What is expected: Your task is to repeat the entries exactly from their first line through the line with "scientific name: Connochaetes taurinus", and to stop there.
(Exercise input Opens)
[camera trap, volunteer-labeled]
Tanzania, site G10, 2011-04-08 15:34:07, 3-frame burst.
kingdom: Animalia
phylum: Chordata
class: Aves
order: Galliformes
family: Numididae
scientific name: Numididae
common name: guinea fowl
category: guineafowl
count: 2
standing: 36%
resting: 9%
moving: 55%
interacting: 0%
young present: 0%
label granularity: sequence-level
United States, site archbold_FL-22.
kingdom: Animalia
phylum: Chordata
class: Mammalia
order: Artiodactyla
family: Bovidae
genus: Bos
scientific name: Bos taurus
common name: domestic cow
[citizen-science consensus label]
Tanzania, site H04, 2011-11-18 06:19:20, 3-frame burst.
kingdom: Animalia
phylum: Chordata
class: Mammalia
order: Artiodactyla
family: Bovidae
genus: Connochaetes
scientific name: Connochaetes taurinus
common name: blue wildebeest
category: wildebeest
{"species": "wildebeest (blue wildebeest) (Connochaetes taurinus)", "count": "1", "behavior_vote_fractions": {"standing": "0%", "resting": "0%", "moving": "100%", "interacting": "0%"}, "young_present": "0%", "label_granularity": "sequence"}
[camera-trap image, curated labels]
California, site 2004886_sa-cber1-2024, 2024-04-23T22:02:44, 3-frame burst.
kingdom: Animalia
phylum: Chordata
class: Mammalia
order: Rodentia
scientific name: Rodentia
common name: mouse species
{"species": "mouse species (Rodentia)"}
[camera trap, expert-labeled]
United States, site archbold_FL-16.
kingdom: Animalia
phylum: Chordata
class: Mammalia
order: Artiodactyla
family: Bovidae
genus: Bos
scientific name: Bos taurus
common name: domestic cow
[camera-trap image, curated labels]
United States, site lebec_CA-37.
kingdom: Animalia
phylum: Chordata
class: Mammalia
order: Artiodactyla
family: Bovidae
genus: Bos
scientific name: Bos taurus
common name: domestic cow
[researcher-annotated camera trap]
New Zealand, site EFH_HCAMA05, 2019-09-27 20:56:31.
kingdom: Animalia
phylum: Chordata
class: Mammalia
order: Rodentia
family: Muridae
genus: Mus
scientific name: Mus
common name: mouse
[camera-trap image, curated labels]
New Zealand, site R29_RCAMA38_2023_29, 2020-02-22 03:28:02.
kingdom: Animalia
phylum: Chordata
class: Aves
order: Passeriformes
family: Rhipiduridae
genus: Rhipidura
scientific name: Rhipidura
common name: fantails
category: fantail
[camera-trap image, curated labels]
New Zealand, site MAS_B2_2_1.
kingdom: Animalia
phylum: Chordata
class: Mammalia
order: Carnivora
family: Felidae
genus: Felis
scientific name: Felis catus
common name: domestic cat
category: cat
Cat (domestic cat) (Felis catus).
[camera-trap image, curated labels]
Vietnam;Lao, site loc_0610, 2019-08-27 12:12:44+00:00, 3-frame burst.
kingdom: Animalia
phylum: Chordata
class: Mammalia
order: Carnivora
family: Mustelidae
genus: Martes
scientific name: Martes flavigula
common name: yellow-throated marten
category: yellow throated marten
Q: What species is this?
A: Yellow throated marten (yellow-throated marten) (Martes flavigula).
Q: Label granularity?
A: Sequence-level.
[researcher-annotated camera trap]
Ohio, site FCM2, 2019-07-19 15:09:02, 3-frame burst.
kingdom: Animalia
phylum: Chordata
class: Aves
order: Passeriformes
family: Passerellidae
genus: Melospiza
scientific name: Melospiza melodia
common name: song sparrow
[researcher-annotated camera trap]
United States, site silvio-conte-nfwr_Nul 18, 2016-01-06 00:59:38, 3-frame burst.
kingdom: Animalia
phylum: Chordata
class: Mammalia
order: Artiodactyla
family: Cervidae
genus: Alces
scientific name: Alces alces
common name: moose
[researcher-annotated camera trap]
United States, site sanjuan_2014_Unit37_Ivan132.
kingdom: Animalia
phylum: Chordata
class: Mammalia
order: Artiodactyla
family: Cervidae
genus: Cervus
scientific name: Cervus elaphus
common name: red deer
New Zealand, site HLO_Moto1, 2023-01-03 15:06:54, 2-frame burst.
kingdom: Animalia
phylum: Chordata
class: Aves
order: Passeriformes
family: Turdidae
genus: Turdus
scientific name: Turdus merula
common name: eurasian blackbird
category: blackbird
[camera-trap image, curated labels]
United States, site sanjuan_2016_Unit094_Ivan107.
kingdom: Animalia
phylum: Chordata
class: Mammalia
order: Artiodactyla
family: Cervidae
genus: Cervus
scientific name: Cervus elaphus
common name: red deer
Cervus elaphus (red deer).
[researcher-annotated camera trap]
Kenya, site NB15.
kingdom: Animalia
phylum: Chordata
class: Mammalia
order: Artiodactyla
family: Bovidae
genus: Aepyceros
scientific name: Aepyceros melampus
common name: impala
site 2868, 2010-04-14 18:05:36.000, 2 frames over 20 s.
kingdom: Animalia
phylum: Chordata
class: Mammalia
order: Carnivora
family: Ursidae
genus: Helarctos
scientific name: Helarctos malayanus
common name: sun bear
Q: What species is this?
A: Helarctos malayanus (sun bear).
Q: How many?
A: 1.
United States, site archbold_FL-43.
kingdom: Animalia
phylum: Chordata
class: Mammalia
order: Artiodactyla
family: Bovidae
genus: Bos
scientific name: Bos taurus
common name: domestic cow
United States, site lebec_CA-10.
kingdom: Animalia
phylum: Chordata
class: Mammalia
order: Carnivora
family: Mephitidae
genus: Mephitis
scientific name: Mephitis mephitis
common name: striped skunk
(Exercise input Closes)
Response box:
[camera trap, volunteer-labeled]
Tanzania, site G10, 2011-04-08 15:34:07, 3-frame burst.
kingdom: Animalia
phylum: Chordata
class: Aves
order: Galliformes
family: Numididae
scientific name: Numididae
common name: guinea fowl
category: guineafowl
count: 2
standing: 36%
resting: 9%
moving: 55%
interacting: 0%
young present: 0%
label granularity: sequence-level
United States, site archbold_FL-22.
kingdom: Animalia
phylum: Chordata
class: Mammalia
order: Artiodactyla
family: Bovidae
genus: Bos
scientific name: Bos taurus
common name: domestic cow
[citizen-science consensus label]
Tanzania, site H04, 2011-11-18 06:19:20, 3-frame burst.
kingdom: Animalia
phylum: Chordata
class: Mammalia
order: Artiodactyla
family: Bovidae
genus: Connochaetes
scientific name: Connochaetes taurinus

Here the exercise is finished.